▶ _Written request 1_:
Answer these questions about the Xen mailing list thread below.
(a) What value does pcifront_init return in the code quoted from the xen-pcifront driver?
(b) What string does the toolstack write to device-model/xxx/command to tell qemu to attach a device?
(c) Which function is said to run in a separate thread?
▶ _Written request 2_: Reproduce, word for word, the part of the Xen mailing list thread below that runs from "Marek Marczykowski-Górecki Sept. 23, 2016, 6:47" to "supposed to work?".

▶ _Passage provided_:

Marek Marczykowski-Górecki Sept. 23, 2016, 6:47 p.m. UTC | #3
On Fri, Sep 23, 2016 at 11:35:27AM -0400, Konrad Rzeszutek Wilk wrote:
> On Fri, Sep 23, 2016 at 04:25:41PM +0200, Marek Marczykowski-Górecki wrote:
> > On Fri, Sep 23, 2016 at 03:27:07PM +0200, Samuel Thibault wrote:
> > > Marek Marczykowski-Górecki, on Fri 23 Sep 2016 10:48:14 +0200, wrote:
> > > > I'm still trying to get PCI passthrough working with stubdomain and
> > > > without qemu in dom0 (even for just vfb/vkbd backends). How is this
> > > > supposed to work?
> > > 
> > > Just as I recall from my memory:
> > > 
> > > > 1. Should xen-pcifront in the target domain be used (and consequently,
> > > > should xen-pciback be set for it)?
> > > 
> > > I guess that could work.
> > 
> > Could, or should? ;)
> > 
> > In the meantime, I've found this in xen-pcifront driver:
> > 
> > 	static int __init pcifront_init(void)
> > 	{
> > 		if (!xen_pv_domain() || xen_initial_domain())
> > 			return -ENODEV;
> > 
> > So, it looks like pcifront is not used in PV domain.
> 
> You mean in HVM domains.

Of course.
Marek Marczykowski-Górecki Sept. 23, 2016, 6:56 p.m. UTC | #4
On Fri, Sep 23, 2016 at 04:51:33PM +0200, Samuel Thibault wrote:
> Marek Marczykowski-Górecki, on Fri 23 Sep 2016 16:25:41 +0200, wrote:
> > Toolstack during (stub)domain startup setup two things, mostly
> > asynchronously:
> > 1. pciback/pcifront (through standard xenstore entries)
> > 2. instruct qemu to attach device (by writing "pci-ins" to
> > device-model/xxx/command)
> 
> Ah, since pcifront_watches runs in a separate thread, it may not have
> called init_pcifront before qemu calls libpci, i.e. pcifront_scan.

Yes, exactly.

> I'd say that's where the fix should be: make pcifront_scan wait for
> init_pcifront to be done.  It's however not so simple: we want to make
> pcifront_scan do nothing if no pciback is to be launched. My memory is
> rusty: is there something we are sure will show up in the xenstore when
> a pciback is to be launched?  If so, pcifront_scan could do this: wait
> for pcifront_watches to have checked for the potential presence of
> pciback. If pciback is not to be started, just do nothing; if pciback is
> to be started, wait for init_pcifront to have been called by
> pcifront_watches. Then it will find the devices.

▶ _Supplied data_:

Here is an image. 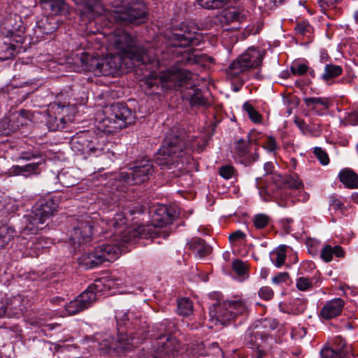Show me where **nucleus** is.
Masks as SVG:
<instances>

▶ _Right answer 1_:
(a) -ENODEV
(b) "pci-ins"
(c) pcifront_watches

▶ _Right answer 2_:
Marek Marczykowski-Górecki Sept. 23, 2016, 6:47 p.m. UTC | #3
On Fri, Sep 23, 2016 at 11:35:27AM -0400, Konrad Rzeszutek Wilk wrote:
> On Fri, Sep 23, 2016 at 04:25:41PM +0200, Marek Marczykowski-Górecki wrote:
> > On Fri, Sep 23, 2016 at 03:27:07PM +0200, Samuel Thibault wrote:
> > > Marek Marczykowski-Górecki, on Fri 23 Sep 2016 10:48:14 +0200, wrote:
> > > > I'm still trying to get PCI passthrough working with stubdomain and
> > > > without qemu in dom0 (even for just vfb/vkbd backends). How is this
> > > > supposed to work?